> [Given instruction]: Return, exactly, the line that contains "Can you place" together with all lines after it to the end of the entries, and no further lines.

┌──

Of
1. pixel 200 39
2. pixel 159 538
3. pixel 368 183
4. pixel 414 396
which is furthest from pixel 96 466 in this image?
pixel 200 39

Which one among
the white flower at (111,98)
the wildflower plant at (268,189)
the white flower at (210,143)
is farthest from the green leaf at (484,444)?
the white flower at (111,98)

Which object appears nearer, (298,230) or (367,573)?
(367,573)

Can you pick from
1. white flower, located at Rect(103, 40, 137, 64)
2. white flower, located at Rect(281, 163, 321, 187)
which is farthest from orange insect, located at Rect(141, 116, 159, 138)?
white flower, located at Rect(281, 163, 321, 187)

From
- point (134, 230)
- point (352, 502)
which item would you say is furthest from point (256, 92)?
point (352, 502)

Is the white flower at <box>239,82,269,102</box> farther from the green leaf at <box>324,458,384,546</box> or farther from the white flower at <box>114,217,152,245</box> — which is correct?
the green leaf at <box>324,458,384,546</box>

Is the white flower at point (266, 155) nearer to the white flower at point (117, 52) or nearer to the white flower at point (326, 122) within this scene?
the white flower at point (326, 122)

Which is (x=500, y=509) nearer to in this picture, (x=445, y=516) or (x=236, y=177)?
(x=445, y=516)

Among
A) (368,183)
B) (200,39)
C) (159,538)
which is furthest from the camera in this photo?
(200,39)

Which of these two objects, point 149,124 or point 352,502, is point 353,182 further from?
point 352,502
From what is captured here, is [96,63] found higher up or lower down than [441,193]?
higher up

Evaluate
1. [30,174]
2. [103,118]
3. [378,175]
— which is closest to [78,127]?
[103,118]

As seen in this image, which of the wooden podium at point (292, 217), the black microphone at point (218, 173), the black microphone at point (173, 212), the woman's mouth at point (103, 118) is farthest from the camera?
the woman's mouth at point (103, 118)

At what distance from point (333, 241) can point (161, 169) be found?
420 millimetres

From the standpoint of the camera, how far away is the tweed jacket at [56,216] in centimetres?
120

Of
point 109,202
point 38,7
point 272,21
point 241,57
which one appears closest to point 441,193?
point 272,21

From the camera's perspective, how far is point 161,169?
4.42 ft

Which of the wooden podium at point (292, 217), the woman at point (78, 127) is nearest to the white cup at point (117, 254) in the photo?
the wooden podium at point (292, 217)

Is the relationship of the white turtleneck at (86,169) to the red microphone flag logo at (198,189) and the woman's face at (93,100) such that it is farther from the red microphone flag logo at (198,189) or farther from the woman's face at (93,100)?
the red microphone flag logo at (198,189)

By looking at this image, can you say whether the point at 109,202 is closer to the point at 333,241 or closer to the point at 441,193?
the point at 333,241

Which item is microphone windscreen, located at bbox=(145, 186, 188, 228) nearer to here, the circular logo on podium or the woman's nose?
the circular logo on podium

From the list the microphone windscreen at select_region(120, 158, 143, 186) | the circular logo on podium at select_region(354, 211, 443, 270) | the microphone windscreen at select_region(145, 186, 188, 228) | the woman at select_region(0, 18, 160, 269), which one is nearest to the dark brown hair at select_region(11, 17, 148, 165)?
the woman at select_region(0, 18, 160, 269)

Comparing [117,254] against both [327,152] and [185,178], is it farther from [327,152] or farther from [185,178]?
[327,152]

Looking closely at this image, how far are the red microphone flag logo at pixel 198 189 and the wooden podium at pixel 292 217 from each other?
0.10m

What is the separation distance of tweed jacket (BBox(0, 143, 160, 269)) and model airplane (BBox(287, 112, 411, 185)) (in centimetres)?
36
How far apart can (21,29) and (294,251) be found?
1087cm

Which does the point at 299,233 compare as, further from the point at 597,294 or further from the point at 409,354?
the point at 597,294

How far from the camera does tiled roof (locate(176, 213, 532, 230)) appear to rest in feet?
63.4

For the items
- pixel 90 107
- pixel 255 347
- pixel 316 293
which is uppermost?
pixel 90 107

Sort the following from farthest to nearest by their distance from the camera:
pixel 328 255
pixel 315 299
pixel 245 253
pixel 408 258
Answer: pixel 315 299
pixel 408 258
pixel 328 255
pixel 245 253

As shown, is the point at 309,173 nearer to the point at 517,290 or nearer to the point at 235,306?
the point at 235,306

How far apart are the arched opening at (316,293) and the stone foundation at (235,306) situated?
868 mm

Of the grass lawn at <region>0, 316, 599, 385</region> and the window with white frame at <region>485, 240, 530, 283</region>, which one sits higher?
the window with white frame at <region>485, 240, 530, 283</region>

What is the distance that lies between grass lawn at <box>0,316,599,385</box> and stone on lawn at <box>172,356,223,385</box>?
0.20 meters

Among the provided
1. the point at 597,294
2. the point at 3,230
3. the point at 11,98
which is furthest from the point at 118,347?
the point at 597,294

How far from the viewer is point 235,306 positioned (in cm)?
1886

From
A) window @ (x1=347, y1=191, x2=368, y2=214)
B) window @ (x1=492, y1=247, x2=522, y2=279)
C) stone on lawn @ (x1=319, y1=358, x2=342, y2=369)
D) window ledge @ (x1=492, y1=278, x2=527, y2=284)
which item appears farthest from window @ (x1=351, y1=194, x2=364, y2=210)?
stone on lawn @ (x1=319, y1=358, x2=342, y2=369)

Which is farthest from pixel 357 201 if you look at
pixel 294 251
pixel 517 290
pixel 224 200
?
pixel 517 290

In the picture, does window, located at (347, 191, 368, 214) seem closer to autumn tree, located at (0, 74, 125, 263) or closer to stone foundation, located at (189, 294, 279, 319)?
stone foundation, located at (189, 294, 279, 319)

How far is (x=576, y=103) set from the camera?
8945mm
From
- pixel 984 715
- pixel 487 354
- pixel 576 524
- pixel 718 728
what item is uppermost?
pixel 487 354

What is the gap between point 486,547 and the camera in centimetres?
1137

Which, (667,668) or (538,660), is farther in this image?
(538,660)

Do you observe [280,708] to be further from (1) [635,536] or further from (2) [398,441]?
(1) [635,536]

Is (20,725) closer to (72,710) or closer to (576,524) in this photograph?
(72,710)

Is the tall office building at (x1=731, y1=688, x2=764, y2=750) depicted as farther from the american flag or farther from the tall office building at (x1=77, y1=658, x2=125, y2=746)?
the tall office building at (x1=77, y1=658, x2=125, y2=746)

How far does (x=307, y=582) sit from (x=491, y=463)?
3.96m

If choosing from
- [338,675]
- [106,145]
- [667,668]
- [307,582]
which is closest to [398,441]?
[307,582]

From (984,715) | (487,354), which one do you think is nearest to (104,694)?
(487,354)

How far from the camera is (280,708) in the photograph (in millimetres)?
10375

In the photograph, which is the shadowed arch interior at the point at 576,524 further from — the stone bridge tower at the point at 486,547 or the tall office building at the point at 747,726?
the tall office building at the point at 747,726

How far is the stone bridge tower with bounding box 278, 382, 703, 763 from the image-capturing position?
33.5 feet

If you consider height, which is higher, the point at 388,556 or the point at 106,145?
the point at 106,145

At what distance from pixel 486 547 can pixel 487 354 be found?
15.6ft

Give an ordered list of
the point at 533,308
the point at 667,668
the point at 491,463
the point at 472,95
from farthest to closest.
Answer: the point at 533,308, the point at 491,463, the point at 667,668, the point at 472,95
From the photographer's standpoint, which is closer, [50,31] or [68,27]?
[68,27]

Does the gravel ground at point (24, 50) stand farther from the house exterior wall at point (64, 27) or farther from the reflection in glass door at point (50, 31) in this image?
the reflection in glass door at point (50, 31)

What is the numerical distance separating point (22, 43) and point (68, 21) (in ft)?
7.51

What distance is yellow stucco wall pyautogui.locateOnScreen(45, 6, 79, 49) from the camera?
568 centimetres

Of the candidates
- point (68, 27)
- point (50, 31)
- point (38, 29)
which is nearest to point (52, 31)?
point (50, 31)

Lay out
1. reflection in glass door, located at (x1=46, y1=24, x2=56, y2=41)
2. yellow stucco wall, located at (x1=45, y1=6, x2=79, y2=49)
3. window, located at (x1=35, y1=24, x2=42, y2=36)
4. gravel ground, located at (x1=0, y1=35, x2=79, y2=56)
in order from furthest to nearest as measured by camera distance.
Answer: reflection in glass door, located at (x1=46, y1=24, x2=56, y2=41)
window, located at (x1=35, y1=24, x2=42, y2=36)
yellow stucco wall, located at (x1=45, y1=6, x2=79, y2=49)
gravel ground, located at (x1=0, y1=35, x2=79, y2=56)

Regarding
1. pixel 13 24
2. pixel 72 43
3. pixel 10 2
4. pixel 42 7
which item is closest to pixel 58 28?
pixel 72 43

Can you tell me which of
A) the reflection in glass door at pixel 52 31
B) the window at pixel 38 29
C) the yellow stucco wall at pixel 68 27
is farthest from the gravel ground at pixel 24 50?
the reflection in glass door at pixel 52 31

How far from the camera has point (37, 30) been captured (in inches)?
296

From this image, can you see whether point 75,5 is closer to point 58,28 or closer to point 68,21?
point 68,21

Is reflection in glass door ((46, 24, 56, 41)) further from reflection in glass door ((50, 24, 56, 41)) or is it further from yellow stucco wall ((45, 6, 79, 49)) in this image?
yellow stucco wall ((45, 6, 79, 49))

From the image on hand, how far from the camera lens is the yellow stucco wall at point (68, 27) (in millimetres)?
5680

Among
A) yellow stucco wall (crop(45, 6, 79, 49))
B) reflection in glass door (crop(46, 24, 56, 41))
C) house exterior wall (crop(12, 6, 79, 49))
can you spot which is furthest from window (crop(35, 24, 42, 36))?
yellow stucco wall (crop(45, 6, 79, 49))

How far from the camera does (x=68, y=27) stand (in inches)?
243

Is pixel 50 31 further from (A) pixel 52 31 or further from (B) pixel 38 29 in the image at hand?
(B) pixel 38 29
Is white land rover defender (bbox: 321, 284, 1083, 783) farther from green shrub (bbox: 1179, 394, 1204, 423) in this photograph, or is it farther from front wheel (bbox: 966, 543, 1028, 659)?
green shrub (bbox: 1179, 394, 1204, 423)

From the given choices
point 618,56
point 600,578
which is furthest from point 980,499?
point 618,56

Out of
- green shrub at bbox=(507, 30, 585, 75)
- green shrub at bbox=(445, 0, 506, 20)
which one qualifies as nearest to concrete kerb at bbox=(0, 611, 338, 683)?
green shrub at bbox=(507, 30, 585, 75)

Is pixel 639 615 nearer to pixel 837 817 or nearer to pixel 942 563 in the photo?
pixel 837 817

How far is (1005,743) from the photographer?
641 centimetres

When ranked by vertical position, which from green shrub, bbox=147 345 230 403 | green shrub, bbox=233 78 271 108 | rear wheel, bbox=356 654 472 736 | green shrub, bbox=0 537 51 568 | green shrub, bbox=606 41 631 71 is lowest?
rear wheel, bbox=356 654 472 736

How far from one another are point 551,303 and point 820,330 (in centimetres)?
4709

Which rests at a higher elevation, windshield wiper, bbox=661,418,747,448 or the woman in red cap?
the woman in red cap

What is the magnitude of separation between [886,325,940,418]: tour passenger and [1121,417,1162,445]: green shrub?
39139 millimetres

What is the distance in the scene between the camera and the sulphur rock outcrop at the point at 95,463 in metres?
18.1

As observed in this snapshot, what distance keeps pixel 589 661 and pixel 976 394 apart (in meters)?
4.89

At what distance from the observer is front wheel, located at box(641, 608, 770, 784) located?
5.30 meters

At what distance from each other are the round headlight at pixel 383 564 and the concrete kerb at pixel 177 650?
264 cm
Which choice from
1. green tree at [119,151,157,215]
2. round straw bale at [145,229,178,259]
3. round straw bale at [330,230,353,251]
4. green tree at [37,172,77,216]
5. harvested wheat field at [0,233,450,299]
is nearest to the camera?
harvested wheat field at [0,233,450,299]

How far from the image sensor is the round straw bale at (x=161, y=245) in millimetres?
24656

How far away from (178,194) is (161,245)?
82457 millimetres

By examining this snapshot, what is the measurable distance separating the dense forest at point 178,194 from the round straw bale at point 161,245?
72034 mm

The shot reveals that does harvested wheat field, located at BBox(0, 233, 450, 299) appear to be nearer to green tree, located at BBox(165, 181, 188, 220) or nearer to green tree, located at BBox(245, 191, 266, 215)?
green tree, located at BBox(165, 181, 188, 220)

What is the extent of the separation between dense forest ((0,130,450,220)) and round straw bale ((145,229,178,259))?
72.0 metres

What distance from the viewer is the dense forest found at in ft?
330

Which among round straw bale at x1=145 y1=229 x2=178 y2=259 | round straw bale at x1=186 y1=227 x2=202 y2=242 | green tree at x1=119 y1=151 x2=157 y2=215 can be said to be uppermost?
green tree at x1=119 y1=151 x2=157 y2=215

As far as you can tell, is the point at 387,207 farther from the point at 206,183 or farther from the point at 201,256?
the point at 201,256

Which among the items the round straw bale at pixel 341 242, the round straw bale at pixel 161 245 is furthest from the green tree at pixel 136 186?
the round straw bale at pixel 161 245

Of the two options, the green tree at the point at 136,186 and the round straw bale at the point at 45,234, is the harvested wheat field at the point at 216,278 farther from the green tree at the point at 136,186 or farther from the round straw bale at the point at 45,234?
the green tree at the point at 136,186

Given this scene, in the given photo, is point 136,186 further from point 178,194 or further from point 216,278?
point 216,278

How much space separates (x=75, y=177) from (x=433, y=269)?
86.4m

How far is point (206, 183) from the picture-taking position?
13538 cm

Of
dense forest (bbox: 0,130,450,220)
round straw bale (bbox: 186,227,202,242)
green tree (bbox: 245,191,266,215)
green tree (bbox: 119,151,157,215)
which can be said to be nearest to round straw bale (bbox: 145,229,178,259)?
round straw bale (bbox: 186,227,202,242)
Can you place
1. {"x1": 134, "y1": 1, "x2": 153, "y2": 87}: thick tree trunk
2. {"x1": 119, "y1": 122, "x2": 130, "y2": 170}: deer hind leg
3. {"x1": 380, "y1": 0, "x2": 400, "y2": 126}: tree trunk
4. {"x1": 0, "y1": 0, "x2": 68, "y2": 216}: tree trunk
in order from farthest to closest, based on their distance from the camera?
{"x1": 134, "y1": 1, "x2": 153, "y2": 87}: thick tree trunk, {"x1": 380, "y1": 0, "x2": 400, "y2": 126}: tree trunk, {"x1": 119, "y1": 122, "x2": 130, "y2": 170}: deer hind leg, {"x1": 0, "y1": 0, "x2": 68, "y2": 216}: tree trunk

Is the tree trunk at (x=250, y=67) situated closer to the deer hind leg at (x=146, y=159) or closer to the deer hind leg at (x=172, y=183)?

└──

> [Result]:
Can you place
1. {"x1": 134, "y1": 1, "x2": 153, "y2": 87}: thick tree trunk
2. {"x1": 119, "y1": 122, "x2": 130, "y2": 170}: deer hind leg
3. {"x1": 380, "y1": 0, "x2": 400, "y2": 126}: tree trunk
4. {"x1": 0, "y1": 0, "x2": 68, "y2": 216}: tree trunk
in order from farthest to closest, based on their distance from the camera?
{"x1": 134, "y1": 1, "x2": 153, "y2": 87}: thick tree trunk, {"x1": 380, "y1": 0, "x2": 400, "y2": 126}: tree trunk, {"x1": 119, "y1": 122, "x2": 130, "y2": 170}: deer hind leg, {"x1": 0, "y1": 0, "x2": 68, "y2": 216}: tree trunk

Is the tree trunk at (x=250, y=67) situated closer to the deer hind leg at (x=146, y=159) or closer to the deer hind leg at (x=172, y=183)?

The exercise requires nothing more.